# La. prepares to open spillway, flood Cajun country



## legalskier (May 14, 2011)

_Army engineers are preparing to slowly open the gates of an emergency spillway along the rising Mississippi River. That will divert floodwaters from Baton Rouge and New Orleans, but inundate homes and farms in parts of Louisiana's populated Cajun country. About 25,000 people and 11,000 structures could be in harm's way when the Morganza spillway is unlocked for the first time in 38 years. Sheriffs and National Guardsmen going door-to-door in the area warning people of the impending flood. Gov. Bobby Jindal is telling area residents, "that water's coming" and "now's the time to evacuate." *** *Opening the spillway will release a torrent that could submerge 3,000 square miles under as much as 25 feet of water*._
Full story: http://www.google.com/hostednews/ca...qM5jK5BNfEP2GNdbTXTdCIGM7LBTo_A?docId=6849005


----------



## Nick (May 20, 2011)

It's wild. Every day some other huge flood or unprecedented storm. These are crazy times. 

Just wait until the Internet fails.


----------



## legalskier (May 20, 2011)

Definitely wild...

What you need to do>
1. Can you write out, word for word, the stretch of the Morganza spillway thread from "It's wild. Every" through "legalskier (May 20, 2011)"?
2. What comes next in the Morganza spillway thread? Carry it on from its final line.

Information shown>
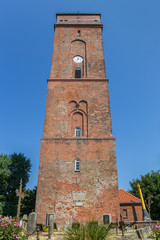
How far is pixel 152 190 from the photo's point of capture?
1250 inches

Task-by-task answers>
1.
It's wild. Every day some other huge flood or unprecedented storm. These are crazy times. 

Just wait until the Internet fails.


----------



## legalskier (May 20, 2011)

2.
_*Giant snake flees Mississippi floods*
This photo, purportedly taken near Louisiana's Morganza Spillway, is simultaneously horrifying and kind of amusing. The snake just looks so purposeful, with its head raised like that. As though it's out running some errands, or on a morning commute._





http://www.boingboing.net/2011/05/17/giant-snake-flees-mi.html


----------



## snoseek (Jun 2, 2011)

legalskier said:


> Definitely wild...
> 
> _*Giant snake flees Mississippi floods*
> This photo, purportedly taken near Louisiana's Morganza Spillway, is simultaneously horrifying and kind of amusing. The snake just looks so purposeful, with its head raised like that. As though it's out running some errands, or on a morning commute._
> ...



As someone who is terrified of snakes I have to say that is one of the most disturbing things I've seen in a while!


----------



## deadheadskier (Jun 2, 2011)

that's nuts

I wonder what kind of snake it is and how long it is?  

I'd piss myself being within 100 feet of something like that on the loose.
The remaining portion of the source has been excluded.